Written by Recensioni

Su Facebook si definiscono un gruppo che fa Ultra Heavy Rock e chiedono la cortesia di non essere catalogati come band Sludge. Impossibile accontentarli, sorry.  Titolo irriverente, come irriverenti sono i nomi dati alle singole canzoni, accomunate dal prefisso Pork. Ecco quindi iniziare con “Porkediem” e “Porkeria”, concise e dannatamente fuori da ogni schema tanto da ricordare la perizia di Cloudkicker. I brani si intrecciano tra loro mossi sempre da un riff portante di Marcio a cui si palesa la batteria di Ste, ruvida e caustica al punto giusto.

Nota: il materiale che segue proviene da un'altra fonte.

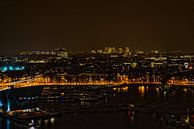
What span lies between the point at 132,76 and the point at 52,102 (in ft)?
28.0

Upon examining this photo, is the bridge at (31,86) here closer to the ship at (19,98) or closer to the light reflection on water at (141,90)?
the ship at (19,98)

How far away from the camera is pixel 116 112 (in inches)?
436

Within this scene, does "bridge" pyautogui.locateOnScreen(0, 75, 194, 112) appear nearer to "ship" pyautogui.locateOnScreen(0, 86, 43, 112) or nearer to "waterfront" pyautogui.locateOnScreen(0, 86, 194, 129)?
"ship" pyautogui.locateOnScreen(0, 86, 43, 112)

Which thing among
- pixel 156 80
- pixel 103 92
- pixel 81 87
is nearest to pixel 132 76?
pixel 156 80

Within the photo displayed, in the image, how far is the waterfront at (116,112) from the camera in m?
9.55

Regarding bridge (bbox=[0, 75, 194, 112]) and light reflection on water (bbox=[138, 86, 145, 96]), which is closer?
bridge (bbox=[0, 75, 194, 112])

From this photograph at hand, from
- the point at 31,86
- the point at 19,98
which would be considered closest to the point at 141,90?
the point at 31,86

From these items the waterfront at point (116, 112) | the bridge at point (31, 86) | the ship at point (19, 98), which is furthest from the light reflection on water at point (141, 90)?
the ship at point (19, 98)

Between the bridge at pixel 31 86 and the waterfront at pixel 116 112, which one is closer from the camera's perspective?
the waterfront at pixel 116 112

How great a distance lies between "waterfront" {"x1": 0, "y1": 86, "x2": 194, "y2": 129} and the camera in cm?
955

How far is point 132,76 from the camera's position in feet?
68.7

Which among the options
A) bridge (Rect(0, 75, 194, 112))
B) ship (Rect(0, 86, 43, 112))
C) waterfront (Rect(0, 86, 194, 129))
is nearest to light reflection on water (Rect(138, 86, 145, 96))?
waterfront (Rect(0, 86, 194, 129))

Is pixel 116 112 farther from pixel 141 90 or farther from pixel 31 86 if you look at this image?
pixel 31 86

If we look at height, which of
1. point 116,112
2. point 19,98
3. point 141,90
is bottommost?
point 116,112
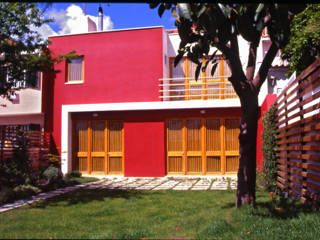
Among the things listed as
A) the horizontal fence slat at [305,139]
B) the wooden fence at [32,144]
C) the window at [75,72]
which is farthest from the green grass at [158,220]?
the window at [75,72]

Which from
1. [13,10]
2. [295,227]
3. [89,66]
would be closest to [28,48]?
[13,10]

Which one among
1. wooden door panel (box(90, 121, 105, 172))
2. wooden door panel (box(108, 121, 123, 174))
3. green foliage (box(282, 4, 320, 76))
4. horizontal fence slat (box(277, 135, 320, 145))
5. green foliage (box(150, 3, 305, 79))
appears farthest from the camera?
wooden door panel (box(90, 121, 105, 172))

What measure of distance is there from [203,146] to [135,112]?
3284 mm

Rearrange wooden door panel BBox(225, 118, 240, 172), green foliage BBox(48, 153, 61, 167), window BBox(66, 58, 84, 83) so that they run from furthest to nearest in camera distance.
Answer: window BBox(66, 58, 84, 83) < green foliage BBox(48, 153, 61, 167) < wooden door panel BBox(225, 118, 240, 172)

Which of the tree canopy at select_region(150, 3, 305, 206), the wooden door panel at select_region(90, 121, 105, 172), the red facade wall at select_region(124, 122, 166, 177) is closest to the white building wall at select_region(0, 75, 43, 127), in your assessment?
the wooden door panel at select_region(90, 121, 105, 172)

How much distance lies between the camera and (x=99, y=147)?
15117 millimetres

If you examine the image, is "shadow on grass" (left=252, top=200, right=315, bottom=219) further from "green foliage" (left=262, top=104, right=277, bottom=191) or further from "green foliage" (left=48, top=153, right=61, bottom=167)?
"green foliage" (left=48, top=153, right=61, bottom=167)

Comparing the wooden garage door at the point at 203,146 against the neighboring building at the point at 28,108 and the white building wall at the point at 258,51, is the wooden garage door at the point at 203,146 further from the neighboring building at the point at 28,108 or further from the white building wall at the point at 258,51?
the neighboring building at the point at 28,108

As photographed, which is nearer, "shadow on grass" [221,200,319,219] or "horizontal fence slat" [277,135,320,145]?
"horizontal fence slat" [277,135,320,145]

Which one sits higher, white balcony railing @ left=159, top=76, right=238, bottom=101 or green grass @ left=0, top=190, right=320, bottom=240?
white balcony railing @ left=159, top=76, right=238, bottom=101

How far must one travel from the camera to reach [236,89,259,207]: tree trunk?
19.2 ft

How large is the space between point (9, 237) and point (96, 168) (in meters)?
10.2

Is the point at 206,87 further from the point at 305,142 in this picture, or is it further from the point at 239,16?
the point at 239,16

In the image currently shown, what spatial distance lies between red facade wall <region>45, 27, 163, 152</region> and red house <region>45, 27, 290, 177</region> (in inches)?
1.7
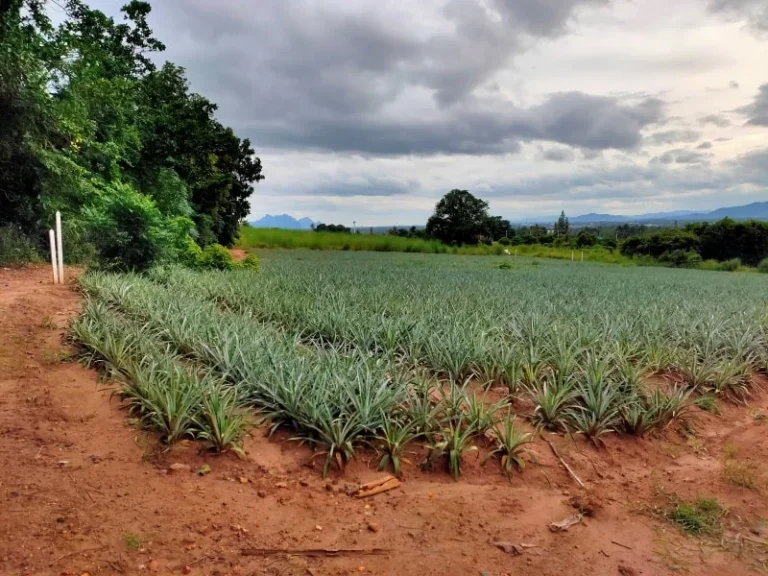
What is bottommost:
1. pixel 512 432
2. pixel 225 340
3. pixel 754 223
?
pixel 512 432

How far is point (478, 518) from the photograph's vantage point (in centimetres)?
254

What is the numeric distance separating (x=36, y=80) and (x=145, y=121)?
602 centimetres

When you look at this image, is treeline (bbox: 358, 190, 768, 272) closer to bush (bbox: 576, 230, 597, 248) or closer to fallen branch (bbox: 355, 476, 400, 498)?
bush (bbox: 576, 230, 597, 248)

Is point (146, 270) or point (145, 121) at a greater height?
point (145, 121)

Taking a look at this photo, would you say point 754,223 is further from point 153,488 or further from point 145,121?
point 153,488

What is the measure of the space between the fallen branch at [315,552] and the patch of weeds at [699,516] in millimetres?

La scelta di suonare musica orfana di testi è tipica dello Sludge (…e due), avvicinandoli per sound a Pelican e Neurosis (vedere i tempi Doom di “Porkimede”). “Porkobot” è la vita artistica dei Melvins condensata in meno di tre minuti, “Pork Vader” si intromette con un Math Rock embrionale vicino ai nostrani Ruggine. Il duo lombardo si affida a “Porkangelogabriele” per congedarsi: una traccia di sei minuti dove prende il comando lo xilofono di Ste, mostrandosi così un abile polistrumentista. Porkestra è un progetto ambizioso, forse anche troppo, sorretto da eccellenti qualità tecniche, sviluppato però in maniera avulsa. Pochi acuti, poche parti che ci fanno sobbalzare dalla sedia. Tutto molto glaciale, privo di empatia. Risfodero il cappotto in anticipo. Ho già nostalgia della bella stagione.